Replace orphaned PVE

Laser47

New Member
Dec 29, 2024
2
0
1
I have a home lab cluster with 3 PVE nodes running Proxmox 8.3.3 with Ceph 19.2.0. One of the nodes blew out its OS drive and now it won't boot. I've ordered new drives (WD Red) and need to start with rebuilding the lost node. I'd like to build it back "in place" - e.g. same name, IP, etc. instead of calling it pve-04 and perpetually having a skip in my naming scheme forever.

Before I rebuild, is there anything I should do on the current systems? Of course, Ceph is angry and shows the Monitor, Manager, and Meta Data Server services down - there's no quorum. I'm ok with wiping the Ceph drive in the orphaned system as part of the rebuild process and let Ceph re-copy the missing blocks.

Is there anything to do on the Proxmox side? Is there anything special to remove the pve from the cluster?

Once I get the orphaned system fixed, what would be the process to rebuild the others on the WD Red drives? Is there something I should do to more gracefully pull them from the cluster before shutting them down?


TIA
 
So, to clean this up on the Proxmox VE side, remove the node from the cluster: https://pve.proxmox.com/pve-docs/pve-admin-guide.html#_remove_a_cluster_node

For Ceph, remove the missing services so that Ceph forgets about them. 2 / 3 MONs are still present right?


Code:
ceph mon remove {mon-id}
ceph osd rm {osd id}

https://docs.ceph.com/en/reef/rados/operations/add-or-rm-mons/#removing-monitors
https://docs.ceph.com/en/reef/rados/operations/add-or-rm-osds/#removing-osds-manual


Once the node is working again, and you still have the OSD disks as they are, after it joined the Proxmox VE cluster and the Ceph packages are installed, consider running
CSS:
ceph-volume lvm activate --all
It will try to detect exisiting OSDs and will make sure they are added to the CRUSH map to show up for the node.

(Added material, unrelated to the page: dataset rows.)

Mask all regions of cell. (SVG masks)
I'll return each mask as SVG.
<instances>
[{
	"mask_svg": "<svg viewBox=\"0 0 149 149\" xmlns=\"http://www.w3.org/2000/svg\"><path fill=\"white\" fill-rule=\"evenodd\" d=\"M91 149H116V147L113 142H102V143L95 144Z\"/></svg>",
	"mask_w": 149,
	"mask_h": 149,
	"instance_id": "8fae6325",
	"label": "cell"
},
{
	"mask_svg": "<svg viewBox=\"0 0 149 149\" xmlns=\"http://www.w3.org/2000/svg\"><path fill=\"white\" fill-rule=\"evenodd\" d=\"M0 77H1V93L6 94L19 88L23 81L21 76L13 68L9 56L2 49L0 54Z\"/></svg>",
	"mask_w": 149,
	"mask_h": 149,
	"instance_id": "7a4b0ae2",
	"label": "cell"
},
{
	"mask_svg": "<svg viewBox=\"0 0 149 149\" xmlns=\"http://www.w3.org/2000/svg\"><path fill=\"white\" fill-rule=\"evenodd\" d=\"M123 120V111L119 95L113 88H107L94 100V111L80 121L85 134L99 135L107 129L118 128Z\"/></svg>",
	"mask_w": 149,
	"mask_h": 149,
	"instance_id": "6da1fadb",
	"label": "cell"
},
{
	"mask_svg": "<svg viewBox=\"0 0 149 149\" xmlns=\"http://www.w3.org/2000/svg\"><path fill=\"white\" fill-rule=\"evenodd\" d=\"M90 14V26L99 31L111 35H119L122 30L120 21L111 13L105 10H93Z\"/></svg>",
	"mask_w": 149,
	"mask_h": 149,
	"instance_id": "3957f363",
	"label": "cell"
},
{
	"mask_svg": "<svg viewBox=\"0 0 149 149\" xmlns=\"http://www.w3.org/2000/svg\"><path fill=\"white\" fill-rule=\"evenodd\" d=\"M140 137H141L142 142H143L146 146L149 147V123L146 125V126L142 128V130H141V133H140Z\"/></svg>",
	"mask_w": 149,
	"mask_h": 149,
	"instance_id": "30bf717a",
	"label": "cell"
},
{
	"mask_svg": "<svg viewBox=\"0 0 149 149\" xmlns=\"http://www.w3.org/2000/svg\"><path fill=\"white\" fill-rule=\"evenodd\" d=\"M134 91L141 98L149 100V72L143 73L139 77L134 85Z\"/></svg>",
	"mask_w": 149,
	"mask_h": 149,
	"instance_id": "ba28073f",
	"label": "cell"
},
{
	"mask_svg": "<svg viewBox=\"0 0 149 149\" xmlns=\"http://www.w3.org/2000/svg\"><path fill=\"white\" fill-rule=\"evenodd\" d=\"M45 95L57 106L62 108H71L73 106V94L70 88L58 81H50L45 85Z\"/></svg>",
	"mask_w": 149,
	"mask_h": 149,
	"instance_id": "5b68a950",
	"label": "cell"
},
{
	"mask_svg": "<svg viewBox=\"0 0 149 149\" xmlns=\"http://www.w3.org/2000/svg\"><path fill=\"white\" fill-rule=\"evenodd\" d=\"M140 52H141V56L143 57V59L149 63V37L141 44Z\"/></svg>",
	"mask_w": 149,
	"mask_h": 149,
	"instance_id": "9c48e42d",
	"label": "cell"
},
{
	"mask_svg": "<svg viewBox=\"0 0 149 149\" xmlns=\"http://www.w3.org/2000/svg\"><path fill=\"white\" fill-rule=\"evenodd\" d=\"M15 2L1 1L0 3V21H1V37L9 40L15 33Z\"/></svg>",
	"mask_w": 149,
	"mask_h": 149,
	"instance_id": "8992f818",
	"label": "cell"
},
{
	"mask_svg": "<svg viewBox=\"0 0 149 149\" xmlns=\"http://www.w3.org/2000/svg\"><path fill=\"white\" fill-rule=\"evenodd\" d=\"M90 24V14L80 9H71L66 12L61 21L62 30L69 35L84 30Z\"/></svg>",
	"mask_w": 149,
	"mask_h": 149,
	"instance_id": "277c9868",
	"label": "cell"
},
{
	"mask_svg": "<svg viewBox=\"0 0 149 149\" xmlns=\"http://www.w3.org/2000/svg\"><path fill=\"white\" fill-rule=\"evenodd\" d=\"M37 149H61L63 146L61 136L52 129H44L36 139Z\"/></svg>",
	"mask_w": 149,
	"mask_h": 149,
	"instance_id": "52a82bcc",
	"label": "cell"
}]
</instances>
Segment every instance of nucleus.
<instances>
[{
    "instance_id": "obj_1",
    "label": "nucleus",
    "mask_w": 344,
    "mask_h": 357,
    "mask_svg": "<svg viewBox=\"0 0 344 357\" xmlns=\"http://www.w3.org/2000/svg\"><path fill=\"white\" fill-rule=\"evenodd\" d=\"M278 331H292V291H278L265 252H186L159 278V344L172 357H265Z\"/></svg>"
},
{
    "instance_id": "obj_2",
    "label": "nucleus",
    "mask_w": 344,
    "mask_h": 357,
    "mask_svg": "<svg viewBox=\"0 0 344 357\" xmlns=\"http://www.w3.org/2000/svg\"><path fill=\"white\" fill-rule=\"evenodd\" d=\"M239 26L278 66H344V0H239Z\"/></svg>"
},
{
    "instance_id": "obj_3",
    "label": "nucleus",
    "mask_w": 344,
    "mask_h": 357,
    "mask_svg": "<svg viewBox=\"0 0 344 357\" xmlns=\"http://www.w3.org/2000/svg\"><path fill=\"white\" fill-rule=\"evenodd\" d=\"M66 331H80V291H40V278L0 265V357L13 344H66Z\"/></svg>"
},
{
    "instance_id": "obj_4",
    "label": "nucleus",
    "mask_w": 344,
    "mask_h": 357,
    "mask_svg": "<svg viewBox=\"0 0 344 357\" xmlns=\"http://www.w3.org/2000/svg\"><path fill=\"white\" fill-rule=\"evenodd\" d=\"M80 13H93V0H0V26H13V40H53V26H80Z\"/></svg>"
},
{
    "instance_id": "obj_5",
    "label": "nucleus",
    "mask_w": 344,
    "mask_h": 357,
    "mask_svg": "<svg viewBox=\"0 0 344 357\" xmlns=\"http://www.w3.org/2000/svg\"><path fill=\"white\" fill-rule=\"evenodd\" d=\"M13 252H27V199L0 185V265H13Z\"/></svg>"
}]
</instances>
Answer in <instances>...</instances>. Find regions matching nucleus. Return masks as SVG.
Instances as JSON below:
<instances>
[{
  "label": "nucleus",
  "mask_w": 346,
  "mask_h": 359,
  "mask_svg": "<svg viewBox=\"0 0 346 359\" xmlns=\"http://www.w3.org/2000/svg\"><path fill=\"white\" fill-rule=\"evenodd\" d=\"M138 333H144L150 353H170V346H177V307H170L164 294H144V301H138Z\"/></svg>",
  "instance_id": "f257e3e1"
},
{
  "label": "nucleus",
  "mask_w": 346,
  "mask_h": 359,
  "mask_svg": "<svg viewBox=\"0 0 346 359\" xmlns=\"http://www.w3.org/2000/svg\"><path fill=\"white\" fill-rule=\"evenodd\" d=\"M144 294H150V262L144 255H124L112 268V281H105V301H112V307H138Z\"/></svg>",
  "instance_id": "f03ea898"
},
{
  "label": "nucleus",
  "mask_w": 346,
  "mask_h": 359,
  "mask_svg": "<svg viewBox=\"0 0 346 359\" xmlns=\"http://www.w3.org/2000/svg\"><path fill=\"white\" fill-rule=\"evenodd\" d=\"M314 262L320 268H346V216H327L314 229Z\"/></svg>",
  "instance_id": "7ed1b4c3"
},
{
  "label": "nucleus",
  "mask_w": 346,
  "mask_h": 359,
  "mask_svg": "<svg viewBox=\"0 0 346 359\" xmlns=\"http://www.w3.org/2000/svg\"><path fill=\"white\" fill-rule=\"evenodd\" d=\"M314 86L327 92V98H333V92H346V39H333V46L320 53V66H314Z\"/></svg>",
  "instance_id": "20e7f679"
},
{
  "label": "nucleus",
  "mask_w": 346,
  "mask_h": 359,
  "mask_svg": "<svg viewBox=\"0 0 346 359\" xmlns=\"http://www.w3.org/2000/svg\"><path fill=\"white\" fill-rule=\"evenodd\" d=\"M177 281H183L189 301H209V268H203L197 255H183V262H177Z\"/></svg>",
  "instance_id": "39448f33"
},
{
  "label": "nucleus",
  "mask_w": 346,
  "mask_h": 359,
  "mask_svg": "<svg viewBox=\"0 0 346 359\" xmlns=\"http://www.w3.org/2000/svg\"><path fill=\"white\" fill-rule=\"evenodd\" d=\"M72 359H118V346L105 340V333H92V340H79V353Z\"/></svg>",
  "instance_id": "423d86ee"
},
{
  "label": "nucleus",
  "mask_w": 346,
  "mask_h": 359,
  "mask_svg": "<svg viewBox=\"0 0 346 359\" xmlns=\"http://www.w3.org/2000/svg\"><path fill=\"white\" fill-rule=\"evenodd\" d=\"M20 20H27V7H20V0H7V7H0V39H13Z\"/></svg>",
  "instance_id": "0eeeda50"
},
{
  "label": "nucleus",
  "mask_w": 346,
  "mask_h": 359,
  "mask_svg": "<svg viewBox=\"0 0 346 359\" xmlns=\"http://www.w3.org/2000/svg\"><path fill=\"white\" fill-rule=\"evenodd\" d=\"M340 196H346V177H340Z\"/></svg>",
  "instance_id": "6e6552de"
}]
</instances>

This could make the rebalance a lot faster.
 
So, to clean this up on the Proxmox VE side, remove the node from the cluster: https://pve.proxmox.com/pve-docs/pve-admin-guide.html#_remove_a_cluster_node

For Ceph, remove the missing services so that Ceph forgets about them. 2 / 3 MONs are still present right?


Code:
ceph mon remove {mon-id}
ceph osd rm {osd id}

https://docs.ceph.com/en/reef/rados/operations/add-or-rm-mons/#removing-monitors
https://docs.ceph.com/en/reef/rados/operations/add-or-rm-osds/#removing-osds-manual


Once the node is working again, and you still have the OSD disks as they are, after it joined the Proxmox VE cluster and the Ceph packages are installed, consider running
CSS:
ceph-volume lvm activate --all
It will try to detect exisiting OSDs and will make sure they are added to the CRUSH map to show up for the node. This could make the rebalance a lot faster.


Yes, 2/3 are still present.

Thank you so much. I'll start going through this.